A Tokyo detention center has confirmed that former Nissan Chairman Carlos Ghosn has been already detained inside the facility following arrest over his latest allegations.
Tokyo Detention House official Takao Sekihara confirmed Ghosn was inside Thursday afternoon.
Tokyo prosecutors said Ghosn's latest arrest was based on suspicion he diverted $5 million from funds that were being relayed from a Nissan subsidiary to a dealership abroad.
The arrest comes barely a month after Ghosn's release on bail from the earlier arrests related to alleged financial misconduct while he led the Japanese automaker.
An investigation by Nissan Motor Co.'s French alliance partner Renault has centered on payments to a dealership in Oman in which some of the money is suspected of having been channeled for Ghosn's personal use.
Ghosn insisted on his innocence in a statement.
Tokyo prosecutors say the latest arrest of former Nissan Chairman Carlos Ghosn was based on suspicion he diverted $5 million from funds that were being relayed from a Nissan subsidiary to an overseas dealership.
TV footage Thursday morning showed officials entering Ghosn's apartment, and a car later going to the prosecutors' office, barely a month after Ghosn was released on bail from the earlier arrests related to alleged financial misconduct while he led the Japanese automaker.
In a statement Ghosn strongly declared his innocence.
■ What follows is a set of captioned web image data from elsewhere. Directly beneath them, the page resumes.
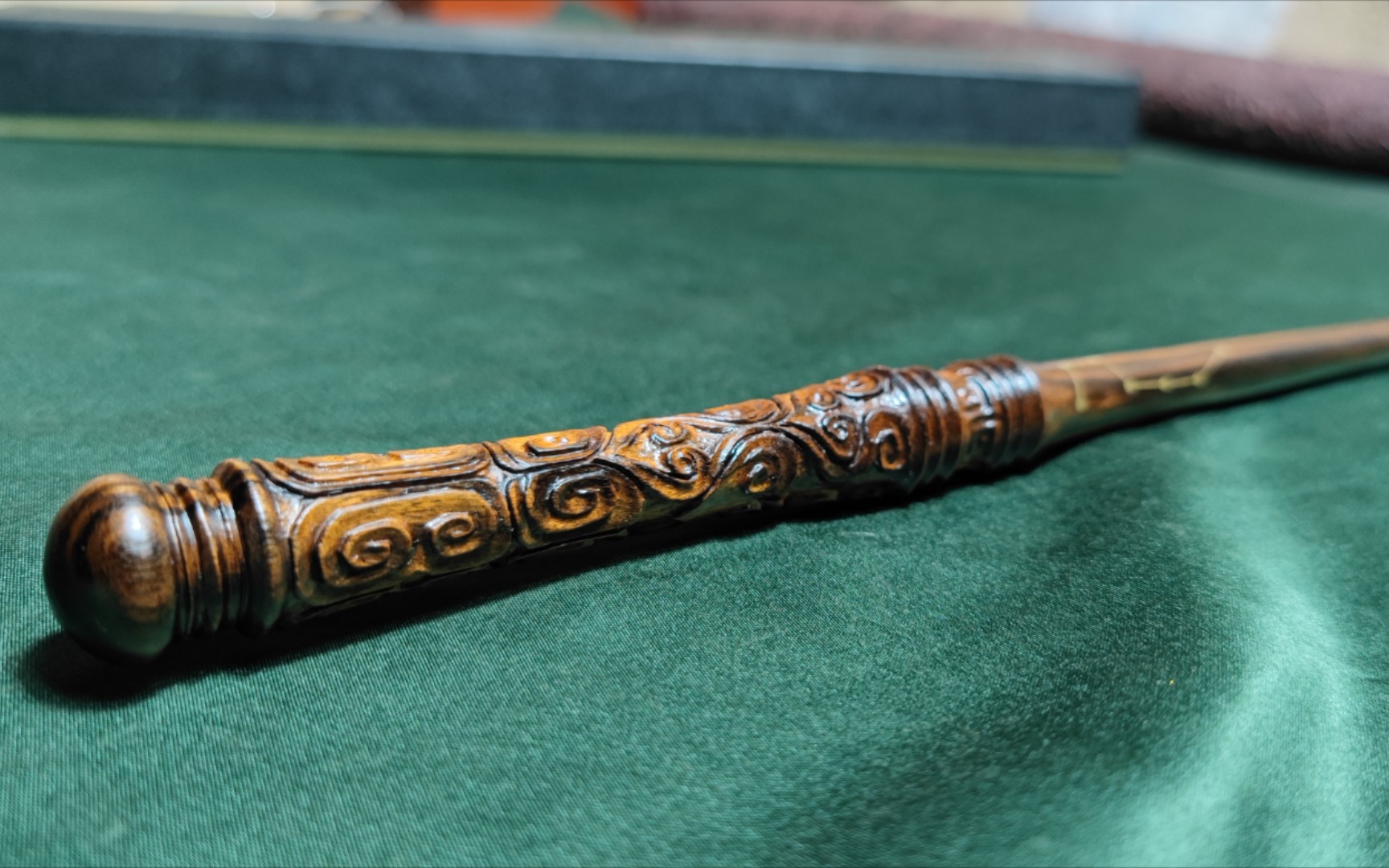 【手工魔杖】用黑檀做一根国风浮雕魔杖这跟魔杖可是花费了不少精力呐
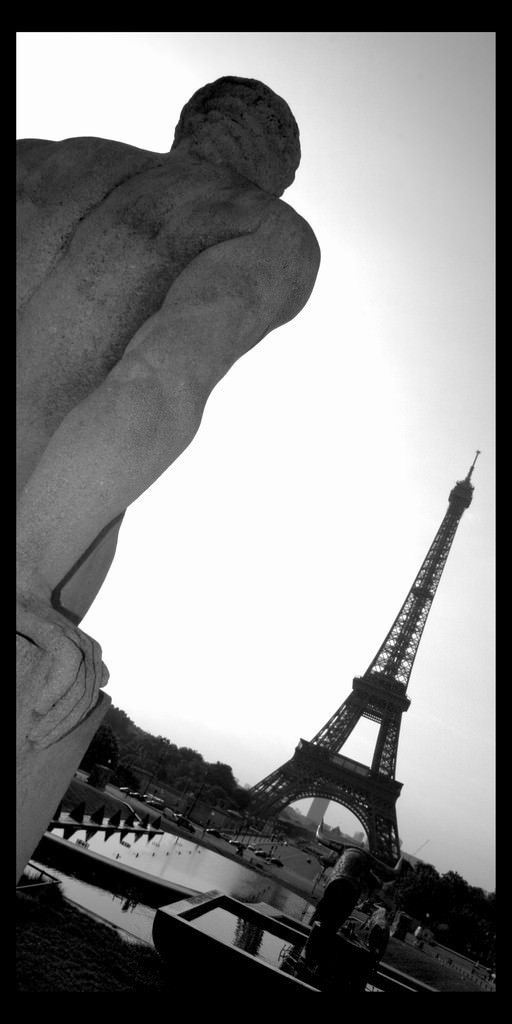 Luca Rovero – Parigi va in scenahttps://www.exibart.com/repository/media/eventi/2005/01/luca-rovero-8211-parigi-va-in-scena.jpg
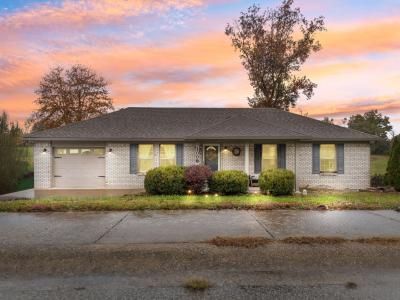 1008 Eagle Point Drive, Berea, Kentucky 40403, USA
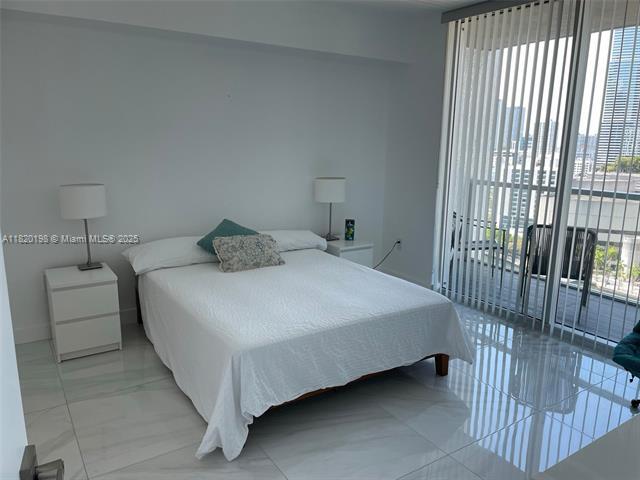 Building Photo - 500 Brickell Ave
He was first arrested in November on charges of under-reporting his compensation.
The prosecutors said the diverted money is suspected of going to a company Ghosn virtually ran. The statement issued Thursday did not mention Oman. But an investigation by Nissan Motor Co.'s French alliance partner Renault has centered on payments to a dealership in Oman in which some of the money is suspected of having been channeled for Ghosn's personal use.
Nissan's former Chairman Carlos Ghosn says he has been arrested a fourth time by Tokyo prosecutors investigating him for alleged financial misconduct.
The prosecutors said they will issue a statement soon but declined immediate comment. Japanese TV footage showed officials entering Ghosn's apartment in Tokyo on Thursday morning, and a car later going to the prosecutors' office.
Ghosn declared his innocence and had strong words about his detention in a statement issued by his family's spokesman. The spokesman would not be identified due to the sensitivity of the matter.
It said: "My arrest this morning is outrageous and arbitrary. It is part of another attempt by some individuals at Nissan to silence me by misleading the prosecutors. Why arrest me except to try to break me? I will not be broken. I am innocent of the groundless charges and accusations against me."
Ghosn was first arrested in November and twice in December, each one prolonging his pretrial detention.
Japanese prosecutors have taken Nissan's former Chairman Carlos Ghosn for questioning barely a month after he was released on bail ahead of his trial on financial misconduct charges.
Japanese TV footage showed officials entering Ghosn's apartment in Tokyo Thursday, and a car later going to the prosecutors' office.
He may face what will be his fourth arrest under Japanese law. He was first arrested in November on charges of under-reporting his compensation. He was re-arrested twice in December, including on breach of trust charges. The arrests prolong detentions without trial.
The latest charge appears to be related to the investigation by Nissan Motor Co.'s French alliance partner Renault about payments in Oman to a major dealership, some of which is suspected of having been channeled for Ghosn's personal use.